● EXERCISE AIM
Copy the oil and gas deals passage starting at "The gold-mining company" and ending at "wells are planned.", substituting "cu. ft." for "cubic feet".

● PASSAGE
========================================================================
The leases are contiguous to the BP Badami Unit and ExxonMobil Point Thomson Unit and adjoin the northern border of the AVCG/Brooks Range Petroleum acreage. Infrastructure associated with these fields, such as roads, pipelines and processing units are about five miles away if a future discovery is made.

Fox Petroleum is seeking to acquire seismic, gravity and magnetic data to tie in with existing well logs and other data.

Fox chief executive Richard Moore says, "This entire area is hot. Historically there are reports supporting over half a billion barrels of oil and trillions of cubic feet of gas recoverable in and around the Point Thomson and Badami fields. This season our neighbors, Savant Alaska and Brooks Range, are conducting seismic surveys on a huge scale, and have identified real prospects for drilling in 2008."

GeoResources Inc., Houston, (Nasdaq: GEOI) has acquired all of the limited partner interest in an affiliated partnership from an undisclosed financial institution for $91.1 million.

The assets double GeoResouces' reserves and production base, and include oil and gas properties in Louisiana, the Gulf Coast, South Texas, the Permian Basin and the Black Warrior Basin. Production is approximately 5.2 million cubic feet of gas and 1,096 barrels of oil for a total 1,962 barrels of oil equivalent per day. Proved reserves are 16.3 billion cubic feet and 4.9 million barrels of oil for a total 7.6 million barrels equivalent.

GeoResources was the general partner of the affiliated partnership and operator of a majority of the properties. The company also plans to divest certain existing and acquired noncore properties to reduce debt and streamline operations.

GeoResources chief executive Frank A. Lodzinski says, "This acquisition is immediately accretive and doubles the size of the company in terms of reserves, production, revenues and cash flow. Importantly, it can be operated without additional staffing."

The company funded the acquisition with its senior secured revolving credit facility.

The gold-mining company Grand Pacaraima Gold Corp., Vernon, B.C., (Pink Sheets: GPGD) has acquired the oil and gas interests of Los Angeles-based Modern Energy Corp. (Pink Sheets: MDNO) for approximately $69,000 in stock.

Modern Energy has an 80% interest in 640 acres in Oklahoma near the Texas border that includes the Loomis No. 1 well, which is currently producing approximately 10,000 cubic feet of gas per day. The well is not yet producing from the upper Chester zone, known to be productive in surrounding properties. The company believes Loomis No. 1 has the potential to produce more than 300,000 cubic feet of gas per day plus as much as 50 barrels of oil per day. Six additional wells are planned.
========================================================================
● GIVEN RECORDS
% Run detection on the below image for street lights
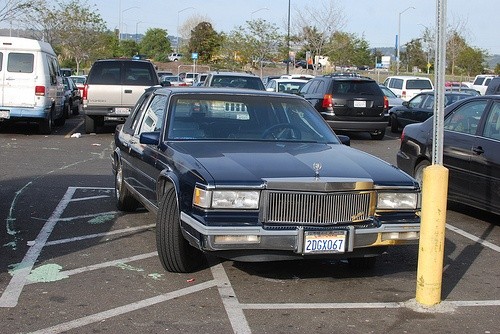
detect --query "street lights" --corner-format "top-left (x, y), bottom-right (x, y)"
top-left (121, 6), bottom-right (140, 39)
top-left (136, 22), bottom-right (143, 44)
top-left (177, 6), bottom-right (195, 54)
top-left (397, 6), bottom-right (416, 75)
top-left (251, 7), bottom-right (270, 20)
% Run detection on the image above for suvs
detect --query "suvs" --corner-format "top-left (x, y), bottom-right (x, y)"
top-left (291, 73), bottom-right (391, 140)
top-left (81, 58), bottom-right (162, 133)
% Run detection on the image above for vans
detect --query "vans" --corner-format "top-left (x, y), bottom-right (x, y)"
top-left (0, 36), bottom-right (72, 133)
top-left (384, 76), bottom-right (434, 103)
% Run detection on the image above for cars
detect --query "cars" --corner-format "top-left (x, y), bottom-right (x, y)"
top-left (293, 59), bottom-right (317, 70)
top-left (61, 67), bottom-right (88, 118)
top-left (111, 85), bottom-right (422, 276)
top-left (168, 53), bottom-right (183, 62)
top-left (358, 65), bottom-right (369, 71)
top-left (445, 74), bottom-right (500, 96)
top-left (390, 91), bottom-right (476, 133)
top-left (266, 74), bottom-right (315, 95)
top-left (158, 71), bottom-right (266, 92)
top-left (377, 83), bottom-right (404, 125)
top-left (397, 93), bottom-right (500, 215)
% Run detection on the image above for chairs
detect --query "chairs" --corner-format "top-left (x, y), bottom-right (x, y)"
top-left (169, 118), bottom-right (205, 140)
top-left (241, 121), bottom-right (275, 140)
top-left (103, 72), bottom-right (116, 82)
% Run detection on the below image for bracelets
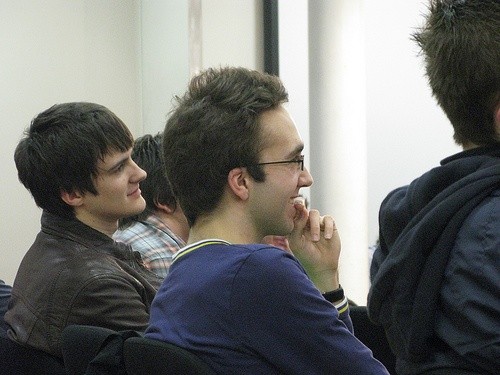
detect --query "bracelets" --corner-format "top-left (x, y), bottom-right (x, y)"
top-left (317, 284), bottom-right (343, 304)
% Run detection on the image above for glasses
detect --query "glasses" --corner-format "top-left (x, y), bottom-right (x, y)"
top-left (239, 153), bottom-right (305, 172)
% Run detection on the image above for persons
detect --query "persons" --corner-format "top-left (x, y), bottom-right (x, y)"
top-left (3, 102), bottom-right (167, 354)
top-left (112, 131), bottom-right (191, 286)
top-left (144, 67), bottom-right (390, 375)
top-left (367, 0), bottom-right (500, 375)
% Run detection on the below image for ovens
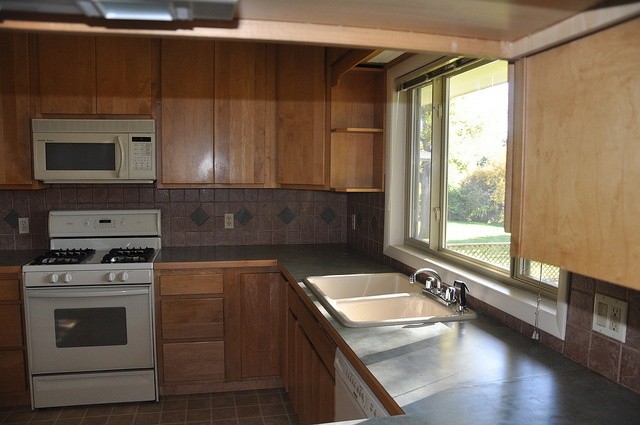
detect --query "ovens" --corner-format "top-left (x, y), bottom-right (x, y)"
top-left (23, 284), bottom-right (159, 411)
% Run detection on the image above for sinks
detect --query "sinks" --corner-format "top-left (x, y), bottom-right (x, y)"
top-left (304, 272), bottom-right (426, 299)
top-left (331, 295), bottom-right (479, 328)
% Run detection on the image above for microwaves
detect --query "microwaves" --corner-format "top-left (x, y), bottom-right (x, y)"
top-left (30, 117), bottom-right (157, 186)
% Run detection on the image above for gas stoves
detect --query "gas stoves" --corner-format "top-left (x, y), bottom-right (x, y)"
top-left (21, 238), bottom-right (162, 284)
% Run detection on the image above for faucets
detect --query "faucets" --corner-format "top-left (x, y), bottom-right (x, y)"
top-left (453, 280), bottom-right (470, 307)
top-left (409, 266), bottom-right (442, 290)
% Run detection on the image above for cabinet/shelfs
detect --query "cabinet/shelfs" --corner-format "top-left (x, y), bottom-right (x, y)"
========================================================================
● TASK ANSWER
The gold-mining company Grand Pacaraima Gold Corp., Vernon, B.C., (Pink Sheets: GPGD) has acquired the oil and gas interests of Los Angeles-based Modern Energy Corp. (Pink Sheets: MDNO) for approximately $69,000 in stock.

Modern Energy has an 80% interest in 640 acres in Oklahoma near the Texas border that includes the Loomis No. 1 well, which is currently producing approximately 10,000 cu. ft. of gas per day. The well is not yet producing from the upper Chester zone, known to be productive in surrounding properties. The company believes Loomis No. 1 has the potential to produce more than 300,000 cu. ft. of gas per day plus as much as 50 barrels of oil per day. Six additional wells are planned.